Pardon the heavy 80’s jams references, but one can not forget the benefits for the backside when go all out in your spin workout.

In an article by Rebecca Lambert, “Six Reasons You (and Your Butt) Will Love Cycling Workouts,” she talks about the benefits cycling brings to your keister. She explains that during a cycling workout, you engage your gluteus maximus muscles throughout the entire workout.

She describes that the mix of peaks, flat riding, time trials and interval training are all cleverly designed to push you further and maximize results.

Indoor Cycling
5. Help Your Body Heal

Anyone who has completed an indoor cycling class knows that you’re sure to get a sweet, torturous sweat session. The trainer will push you to your limit, and make you cry for your mama. Most assuredly, you will feel it in your muscles for days following the class.

So, what are you to do when you want nothing more than to hop back on your favorite stationery torture device, but you can barely lift your leg? Give your body a healing boost with Cryotherapy.

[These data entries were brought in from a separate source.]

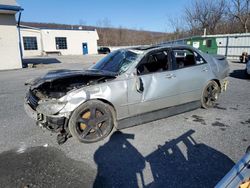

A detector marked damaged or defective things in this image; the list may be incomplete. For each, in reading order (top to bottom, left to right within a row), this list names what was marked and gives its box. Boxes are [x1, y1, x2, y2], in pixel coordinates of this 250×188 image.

burned car [24, 44, 229, 144]
damaged silver sedan [24, 44, 229, 144]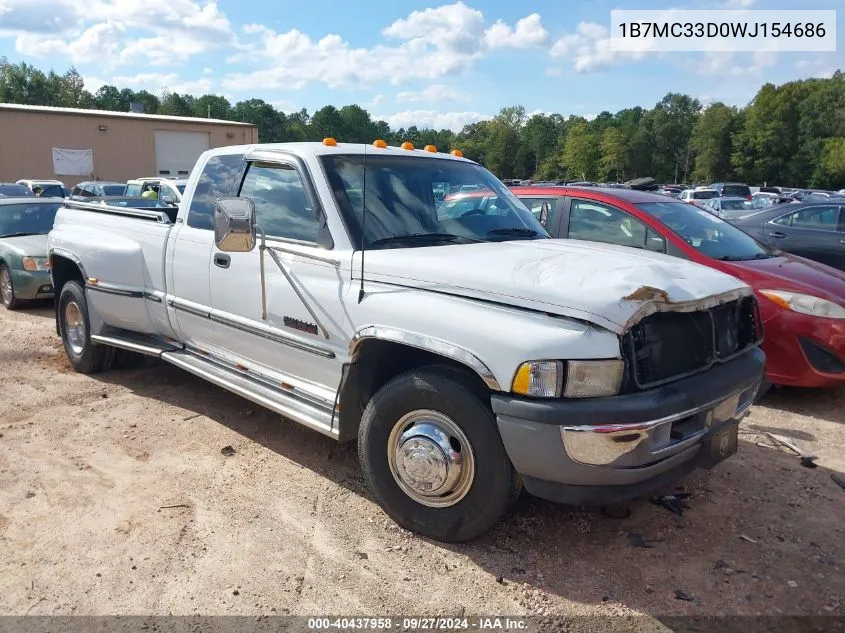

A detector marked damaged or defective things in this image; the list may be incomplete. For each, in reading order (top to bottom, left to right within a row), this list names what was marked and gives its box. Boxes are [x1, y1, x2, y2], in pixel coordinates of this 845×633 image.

damaged front bumper [488, 344, 764, 506]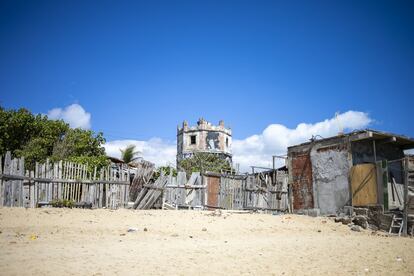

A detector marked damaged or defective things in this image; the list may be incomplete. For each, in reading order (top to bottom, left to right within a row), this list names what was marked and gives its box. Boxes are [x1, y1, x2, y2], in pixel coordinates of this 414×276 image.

rusty metal sheet [292, 153, 314, 209]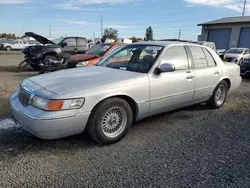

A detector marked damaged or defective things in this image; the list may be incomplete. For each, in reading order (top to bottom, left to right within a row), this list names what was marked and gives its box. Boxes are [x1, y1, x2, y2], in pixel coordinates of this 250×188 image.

damaged vehicle [20, 32, 89, 70]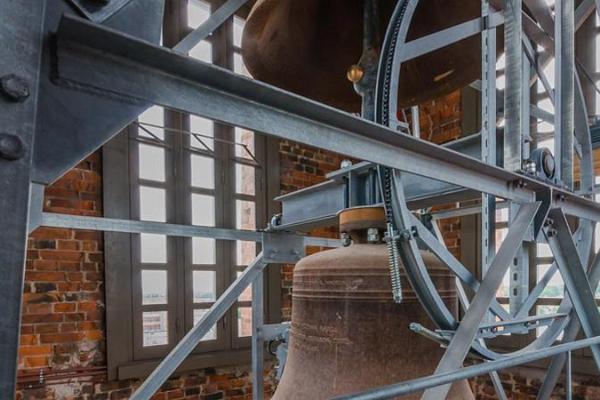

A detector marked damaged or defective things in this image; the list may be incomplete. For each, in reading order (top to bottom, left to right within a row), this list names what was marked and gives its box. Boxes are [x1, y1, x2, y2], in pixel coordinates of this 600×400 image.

rusty bell surface [241, 0, 500, 111]
rusty bell surface [272, 208, 474, 398]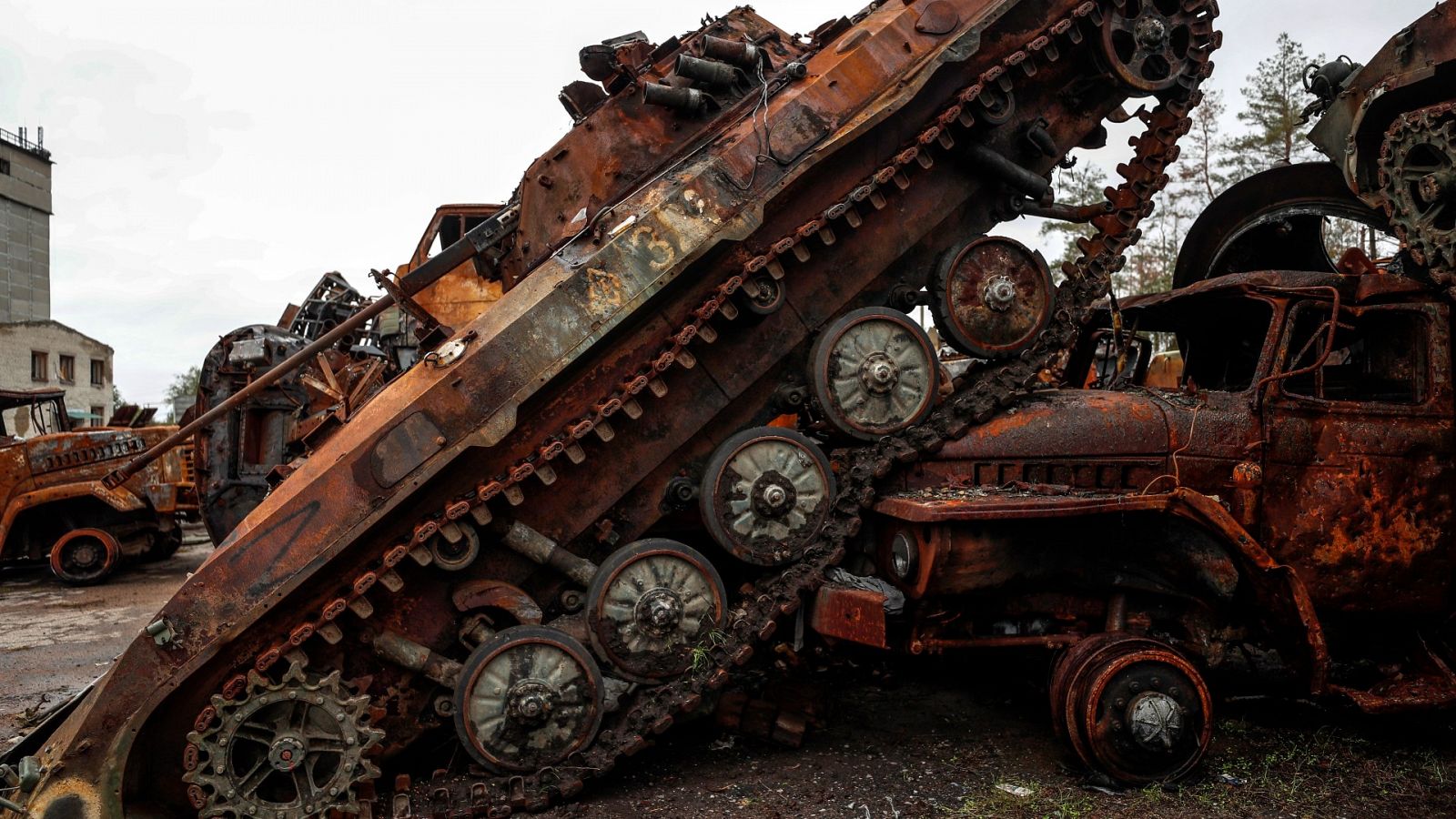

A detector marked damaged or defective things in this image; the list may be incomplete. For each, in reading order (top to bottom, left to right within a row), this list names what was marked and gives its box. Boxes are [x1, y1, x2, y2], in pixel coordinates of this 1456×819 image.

burnt truck [0, 387, 197, 580]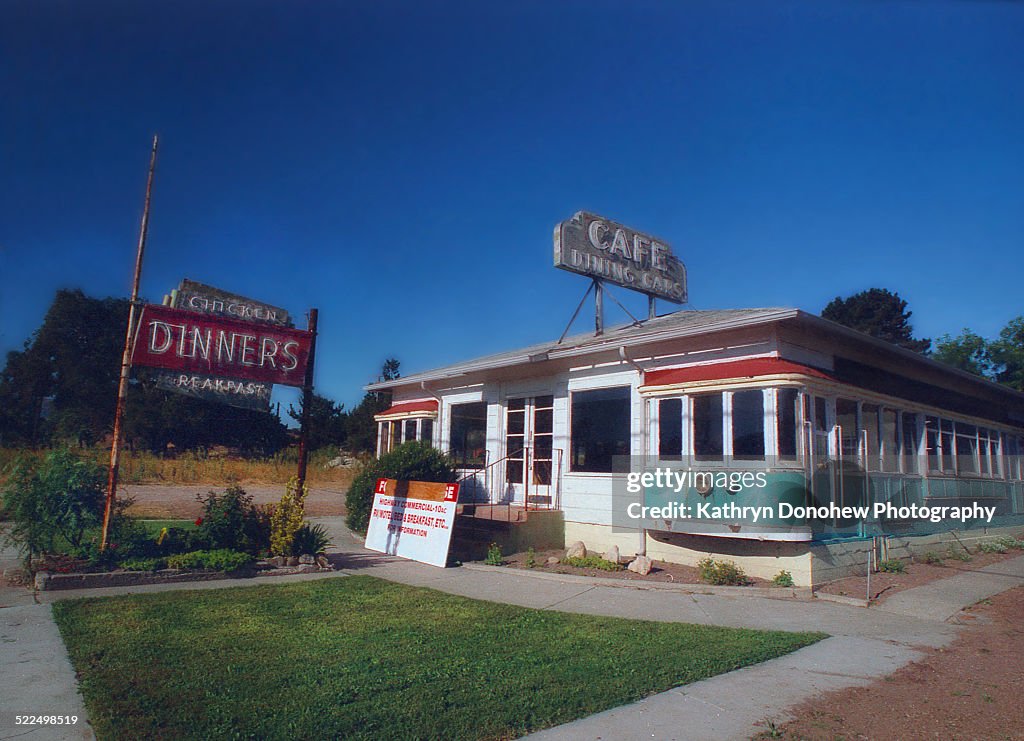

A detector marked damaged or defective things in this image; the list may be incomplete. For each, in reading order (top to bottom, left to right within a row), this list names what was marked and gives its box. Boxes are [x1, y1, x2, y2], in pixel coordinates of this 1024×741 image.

rusty sign pole [101, 134, 159, 548]
rusty sign pole [294, 310, 318, 494]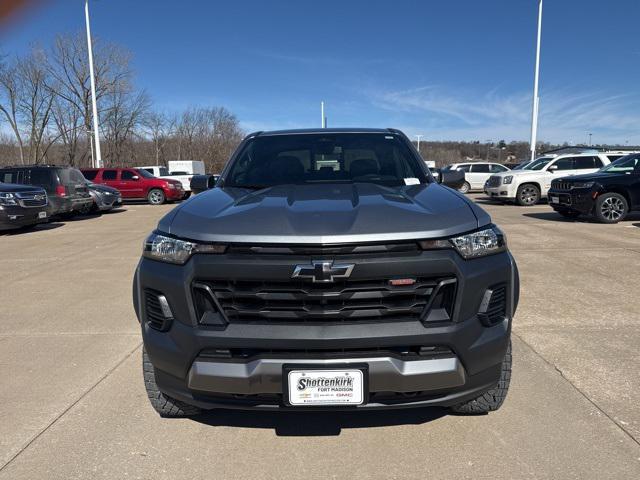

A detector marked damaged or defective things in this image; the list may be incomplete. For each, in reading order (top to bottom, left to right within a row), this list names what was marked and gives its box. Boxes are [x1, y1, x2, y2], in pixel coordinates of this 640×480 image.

concrete pavement crack [0, 342, 142, 472]
concrete pavement crack [512, 332, 640, 448]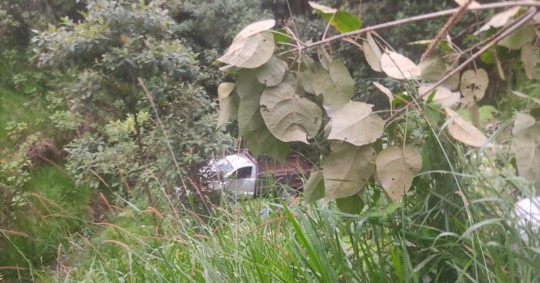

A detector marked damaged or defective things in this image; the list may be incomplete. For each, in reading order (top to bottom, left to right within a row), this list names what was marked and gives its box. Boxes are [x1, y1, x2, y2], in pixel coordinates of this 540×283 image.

crashed vehicle [196, 152, 310, 199]
overturned truck [197, 152, 312, 199]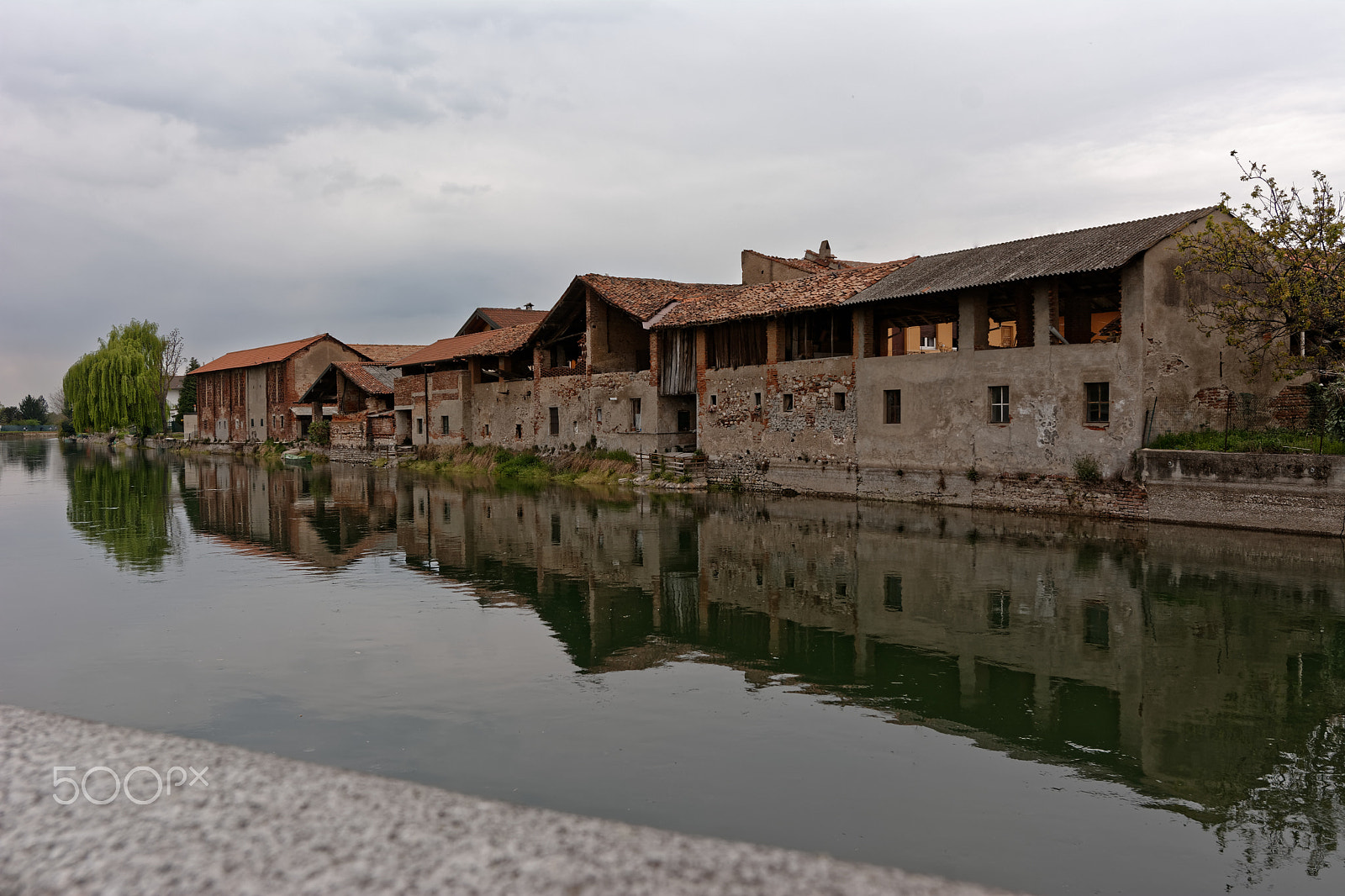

If you’ve been living under a rock, you might have missed the news on cryotherapy. It’s the hottest (or, coldest) new trend to hit the muscle-recovery scene. Cryotherapy uses extremely low temperatures to quickly heal muscles to get you back on that two-wheeled horse. But the health benefits of cryotherapy don’t stop there. Cryotherapy can reduce pain, muscle spasms, and swelling, swiftly reversing any damage that might have been caused by an intense work-out or activity.

Stop just showing up and hiding out in the back corner (we see you over there coasting). With these clutch tips, you can spin your way to a healthier you. Bring your whole self to every indoor cycling session and reap the benefits in every area of your daily life!